Abb. 2: Anpassung der Tabelle USysRegInfo, damit Access das Add-In ordnungsgemäß starten kann

Kontextmenüeinträge bei mehreren Seriendrucken

Gelegentlich möchte man nicht nur ein, sondern mehrere verschiedene Dokumente im Seriendruck verarbeiten. Zum Hinzufügen der Platzhalter in Word hat aiuSeriendruck ja das Kontextmenü des Dokuments so angepasst, dass Sie alle Felder der Quelltabelle über die Auswahl eines Eintrags wie etwa [Vorname] einfügen können.
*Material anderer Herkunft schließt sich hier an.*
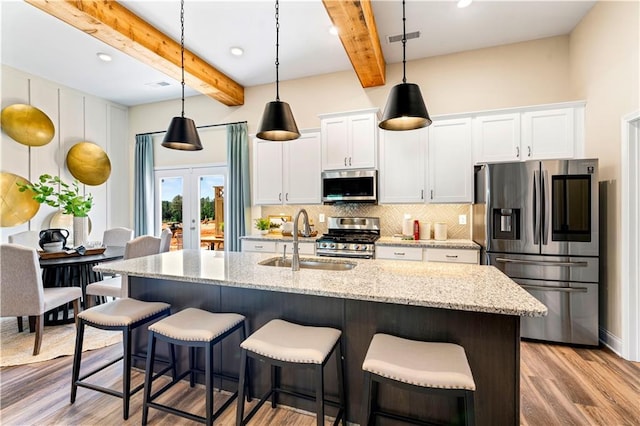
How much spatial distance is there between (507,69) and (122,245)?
594cm

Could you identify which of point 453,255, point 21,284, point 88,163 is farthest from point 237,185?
point 453,255

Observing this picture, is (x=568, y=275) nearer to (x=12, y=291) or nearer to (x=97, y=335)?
(x=97, y=335)

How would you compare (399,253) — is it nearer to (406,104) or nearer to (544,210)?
(544,210)

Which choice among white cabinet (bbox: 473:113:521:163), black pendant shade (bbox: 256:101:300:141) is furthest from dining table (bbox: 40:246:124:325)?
white cabinet (bbox: 473:113:521:163)

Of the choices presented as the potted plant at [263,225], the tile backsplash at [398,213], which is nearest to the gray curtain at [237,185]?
the potted plant at [263,225]

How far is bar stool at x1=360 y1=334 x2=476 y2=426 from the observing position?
1.25 metres

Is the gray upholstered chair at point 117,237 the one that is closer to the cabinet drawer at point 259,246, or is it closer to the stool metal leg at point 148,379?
the cabinet drawer at point 259,246

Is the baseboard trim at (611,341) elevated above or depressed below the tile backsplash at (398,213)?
below

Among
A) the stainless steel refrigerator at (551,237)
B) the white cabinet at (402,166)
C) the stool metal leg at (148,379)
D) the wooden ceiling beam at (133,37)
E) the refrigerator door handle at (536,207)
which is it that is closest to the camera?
the stool metal leg at (148,379)

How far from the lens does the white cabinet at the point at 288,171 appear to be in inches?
173

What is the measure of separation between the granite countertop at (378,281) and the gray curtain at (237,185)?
2.42m

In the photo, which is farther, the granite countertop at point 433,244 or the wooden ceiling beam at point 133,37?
the granite countertop at point 433,244

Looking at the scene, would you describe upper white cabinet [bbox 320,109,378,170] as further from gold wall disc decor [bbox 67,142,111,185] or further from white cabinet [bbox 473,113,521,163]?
gold wall disc decor [bbox 67,142,111,185]

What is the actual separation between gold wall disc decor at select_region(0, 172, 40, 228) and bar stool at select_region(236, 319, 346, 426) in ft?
15.2
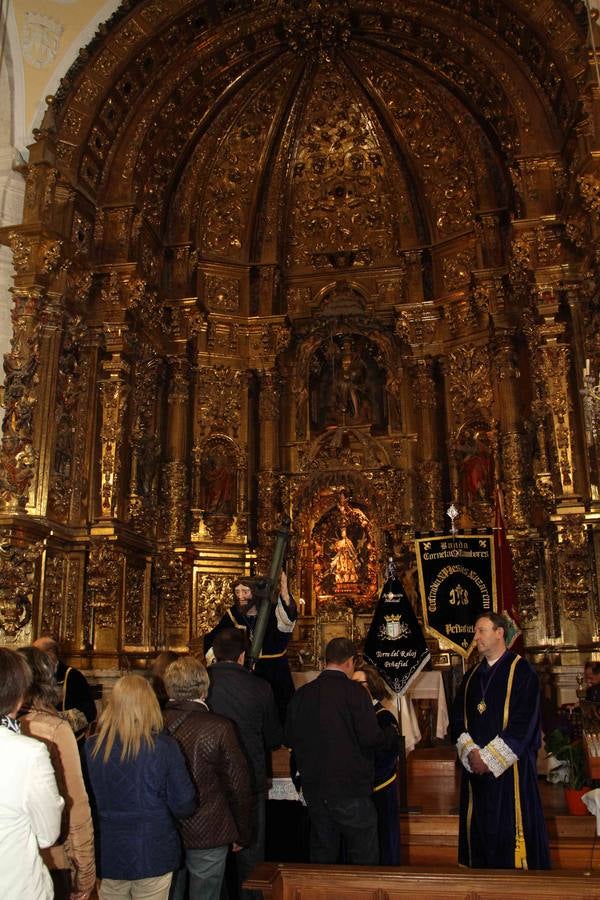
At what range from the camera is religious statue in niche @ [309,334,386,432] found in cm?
1445

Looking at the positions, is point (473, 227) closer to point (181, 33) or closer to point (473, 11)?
point (473, 11)

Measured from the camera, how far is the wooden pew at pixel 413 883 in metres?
3.16

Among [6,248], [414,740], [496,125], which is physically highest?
[496,125]

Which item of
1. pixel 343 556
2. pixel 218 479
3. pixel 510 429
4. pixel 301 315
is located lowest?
pixel 343 556

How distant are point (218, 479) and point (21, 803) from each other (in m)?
11.2

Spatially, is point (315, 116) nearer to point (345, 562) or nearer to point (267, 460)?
point (267, 460)

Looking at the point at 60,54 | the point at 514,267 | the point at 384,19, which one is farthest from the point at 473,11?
the point at 60,54

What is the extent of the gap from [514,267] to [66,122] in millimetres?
6759

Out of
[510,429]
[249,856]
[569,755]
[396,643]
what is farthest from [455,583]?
[510,429]

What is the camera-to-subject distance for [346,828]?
454cm

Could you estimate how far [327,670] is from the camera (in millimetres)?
4707

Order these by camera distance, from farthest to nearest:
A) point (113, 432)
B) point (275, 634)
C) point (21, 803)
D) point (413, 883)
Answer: point (113, 432)
point (275, 634)
point (413, 883)
point (21, 803)

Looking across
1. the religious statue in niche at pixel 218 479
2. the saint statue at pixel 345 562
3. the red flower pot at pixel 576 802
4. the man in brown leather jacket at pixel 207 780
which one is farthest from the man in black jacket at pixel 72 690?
the saint statue at pixel 345 562

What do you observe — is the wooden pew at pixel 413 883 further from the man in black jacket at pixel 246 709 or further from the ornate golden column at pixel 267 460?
the ornate golden column at pixel 267 460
Leider behält das Kontextmenü diese Einträge bei, sodass das Kontextmenü mit jedem neuen Dokument länger wird. Die Lösung dieses Problems war ebenfalls nicht einfach zu finden. Eigentlich konnte man davon ausgehen, dass es reicht, beim Erstellen der Kontextmenüeinträge mit der Add-Methode den Temporary-Parameter auf True einzustellen. Dies würde bedeuten, dass die angelegten Einträge beim Schließen von Word wieder gelöscht würden:

Set cbc = m_Commandbar.Controls.Add(1, , , , True)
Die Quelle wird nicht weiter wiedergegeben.